Bush’s aides said in Washington that the President would order military action depending on several factors, including the weather in Kuwait and over Iraq, which the military is weighing.
At staging posts in the Kuwaiti desert, US forces donned chemical weapons protection suits. In a hint of what may lie ahead, a fierce sandstorm cut visibility to just a few metres in places.
On aircraft carriers and at land bases in the Gulf, pilots prepared for what is expected to be one of the most ferocious aerial bombardments in history.

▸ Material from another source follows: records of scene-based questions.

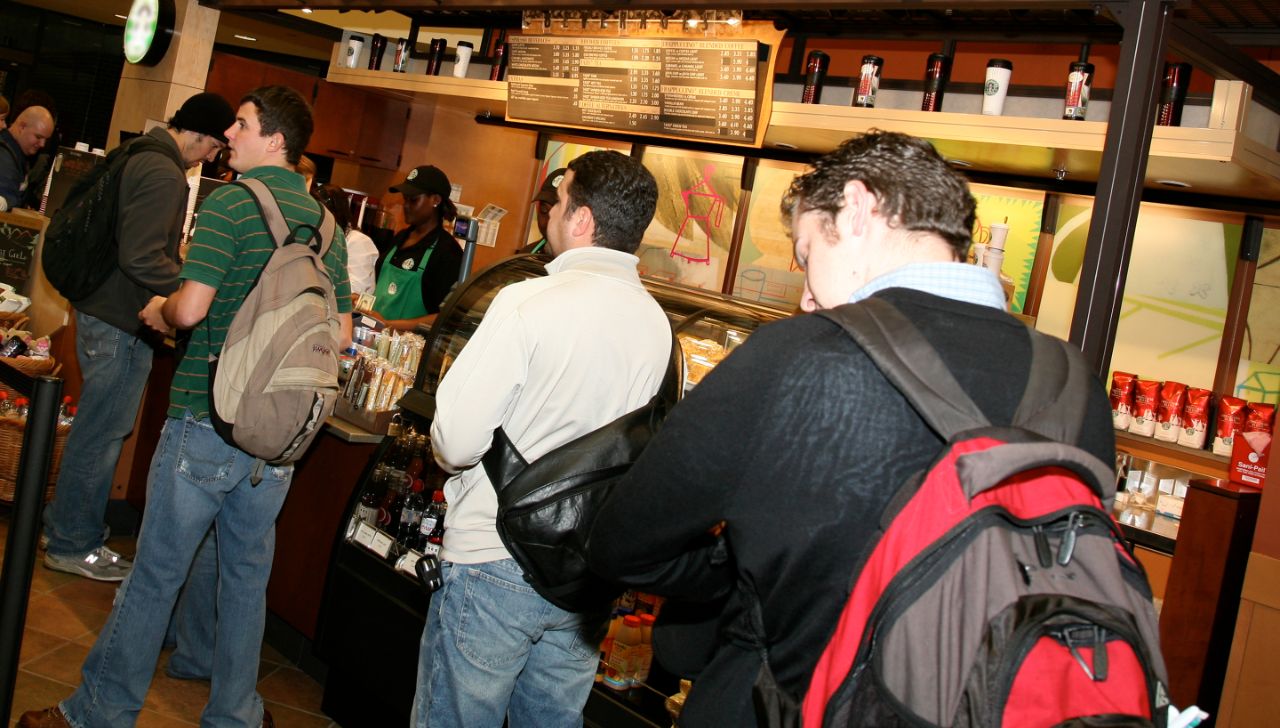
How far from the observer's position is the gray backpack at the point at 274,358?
2707 millimetres

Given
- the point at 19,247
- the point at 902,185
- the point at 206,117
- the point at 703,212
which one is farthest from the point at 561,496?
the point at 19,247

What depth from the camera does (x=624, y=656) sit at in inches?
114

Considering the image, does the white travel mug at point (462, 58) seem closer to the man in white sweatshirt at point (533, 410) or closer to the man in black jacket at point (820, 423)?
the man in white sweatshirt at point (533, 410)

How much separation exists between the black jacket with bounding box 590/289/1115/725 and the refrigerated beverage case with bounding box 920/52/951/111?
361 centimetres

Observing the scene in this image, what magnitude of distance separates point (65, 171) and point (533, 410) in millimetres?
6044

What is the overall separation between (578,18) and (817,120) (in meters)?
1.63

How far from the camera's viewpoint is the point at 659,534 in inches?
50.8

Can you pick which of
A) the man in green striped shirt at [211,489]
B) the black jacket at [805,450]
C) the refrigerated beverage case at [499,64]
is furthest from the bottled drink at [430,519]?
the refrigerated beverage case at [499,64]

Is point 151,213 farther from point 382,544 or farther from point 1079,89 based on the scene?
point 1079,89

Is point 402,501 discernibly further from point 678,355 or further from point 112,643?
point 678,355

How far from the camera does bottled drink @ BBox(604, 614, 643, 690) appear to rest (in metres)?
2.88

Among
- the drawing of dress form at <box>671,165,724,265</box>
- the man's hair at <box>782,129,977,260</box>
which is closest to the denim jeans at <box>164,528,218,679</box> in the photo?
the man's hair at <box>782,129,977,260</box>

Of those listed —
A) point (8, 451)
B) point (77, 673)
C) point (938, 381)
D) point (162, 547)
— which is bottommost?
point (77, 673)

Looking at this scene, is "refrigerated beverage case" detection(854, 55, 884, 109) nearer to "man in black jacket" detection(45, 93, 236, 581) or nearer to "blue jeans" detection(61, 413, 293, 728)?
"man in black jacket" detection(45, 93, 236, 581)
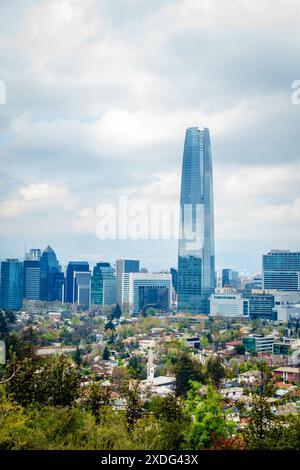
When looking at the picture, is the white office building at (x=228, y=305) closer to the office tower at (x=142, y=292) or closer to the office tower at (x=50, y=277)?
the office tower at (x=142, y=292)

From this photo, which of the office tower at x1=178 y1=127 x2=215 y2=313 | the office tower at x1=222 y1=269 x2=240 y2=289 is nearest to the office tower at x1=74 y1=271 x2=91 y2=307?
the office tower at x1=178 y1=127 x2=215 y2=313

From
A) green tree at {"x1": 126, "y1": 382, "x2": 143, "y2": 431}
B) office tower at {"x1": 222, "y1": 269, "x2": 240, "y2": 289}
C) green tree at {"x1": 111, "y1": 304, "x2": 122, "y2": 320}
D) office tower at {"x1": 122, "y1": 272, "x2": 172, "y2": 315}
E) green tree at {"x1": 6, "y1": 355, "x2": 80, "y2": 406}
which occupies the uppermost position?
office tower at {"x1": 222, "y1": 269, "x2": 240, "y2": 289}

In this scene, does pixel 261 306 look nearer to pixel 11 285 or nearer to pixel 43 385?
pixel 11 285

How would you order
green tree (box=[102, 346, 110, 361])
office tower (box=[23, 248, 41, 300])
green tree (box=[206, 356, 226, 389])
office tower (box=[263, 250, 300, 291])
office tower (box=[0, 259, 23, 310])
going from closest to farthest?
green tree (box=[206, 356, 226, 389]) < green tree (box=[102, 346, 110, 361]) < office tower (box=[0, 259, 23, 310]) < office tower (box=[23, 248, 41, 300]) < office tower (box=[263, 250, 300, 291])

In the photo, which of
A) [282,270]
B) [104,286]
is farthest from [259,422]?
[282,270]

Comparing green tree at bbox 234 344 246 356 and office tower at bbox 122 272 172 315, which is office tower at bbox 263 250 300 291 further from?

The top US naval commander in the Gulf said it was very likely an attack would be launched “within a couple of days”.
Kuwaiti security sources said US and British troops had moved into the demilitarised zone that straddles the Iraq-Kuwait border.
“Troops walked into the DMZ this morning at around 11 am (1.30 pm IST),” said a Kuwaiti security force source working in the Umm Qasr area in the east of the zone. “American convoys are still driving towards Umm Qasr.”
The Bush administration told Americans to prepare for a war that will cost lives and could last for an unknown time.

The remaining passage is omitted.